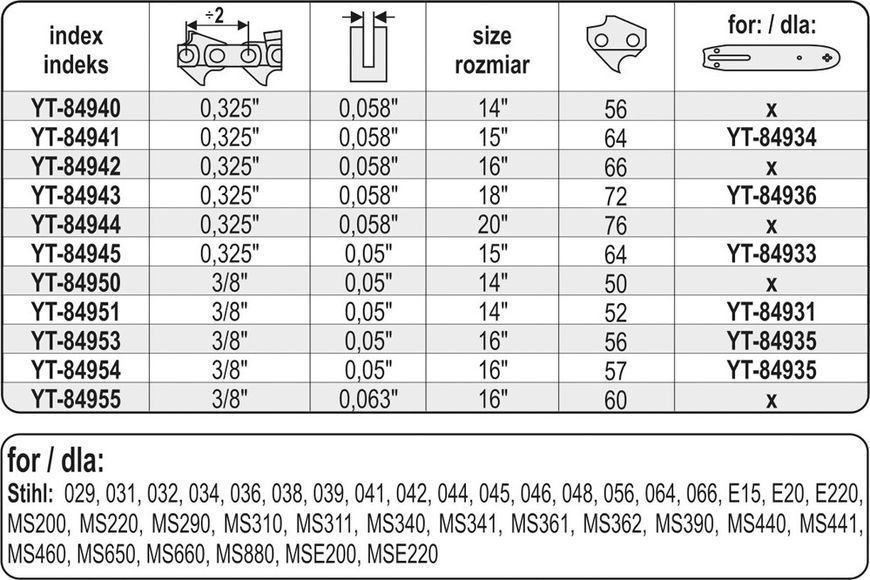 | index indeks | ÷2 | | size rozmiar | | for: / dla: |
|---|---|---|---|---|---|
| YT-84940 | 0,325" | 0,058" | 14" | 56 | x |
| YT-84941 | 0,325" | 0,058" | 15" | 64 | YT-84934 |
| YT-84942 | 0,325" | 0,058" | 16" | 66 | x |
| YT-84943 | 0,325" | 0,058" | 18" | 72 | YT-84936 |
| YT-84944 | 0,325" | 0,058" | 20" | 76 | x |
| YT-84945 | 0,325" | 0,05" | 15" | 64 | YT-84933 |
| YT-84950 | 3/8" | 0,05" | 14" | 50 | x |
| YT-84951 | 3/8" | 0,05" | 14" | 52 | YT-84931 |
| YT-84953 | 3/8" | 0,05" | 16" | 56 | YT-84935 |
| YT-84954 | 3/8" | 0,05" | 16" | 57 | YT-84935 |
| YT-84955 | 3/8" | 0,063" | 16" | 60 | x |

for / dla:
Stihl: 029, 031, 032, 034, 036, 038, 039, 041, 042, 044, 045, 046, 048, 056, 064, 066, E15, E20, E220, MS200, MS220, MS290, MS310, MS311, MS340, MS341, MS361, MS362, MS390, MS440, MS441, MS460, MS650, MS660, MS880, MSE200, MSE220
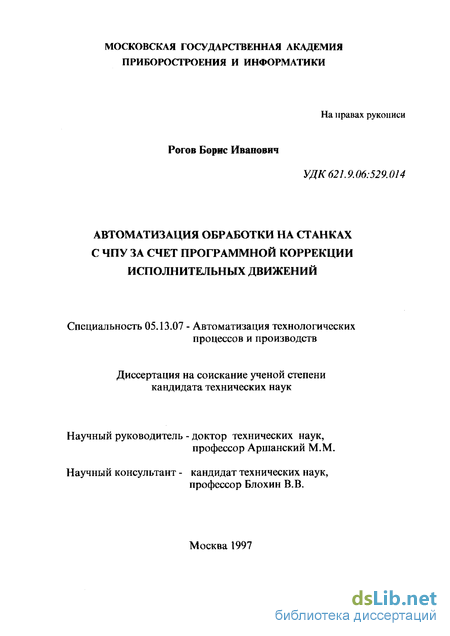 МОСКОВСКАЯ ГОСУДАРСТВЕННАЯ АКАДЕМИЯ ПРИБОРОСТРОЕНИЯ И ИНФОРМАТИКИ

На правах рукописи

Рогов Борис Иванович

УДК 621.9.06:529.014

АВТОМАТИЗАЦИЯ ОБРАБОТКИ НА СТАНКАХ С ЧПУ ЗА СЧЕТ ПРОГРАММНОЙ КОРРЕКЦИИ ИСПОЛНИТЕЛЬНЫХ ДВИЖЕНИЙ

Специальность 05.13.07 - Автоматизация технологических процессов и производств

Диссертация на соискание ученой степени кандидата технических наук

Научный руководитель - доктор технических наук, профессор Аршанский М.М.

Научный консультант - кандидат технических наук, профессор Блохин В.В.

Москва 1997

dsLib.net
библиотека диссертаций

# # # # # # #

Your instructions
Among the lines of the listing, count those containing the word "профессор". Answer with the count alone.

Result of the exercise
2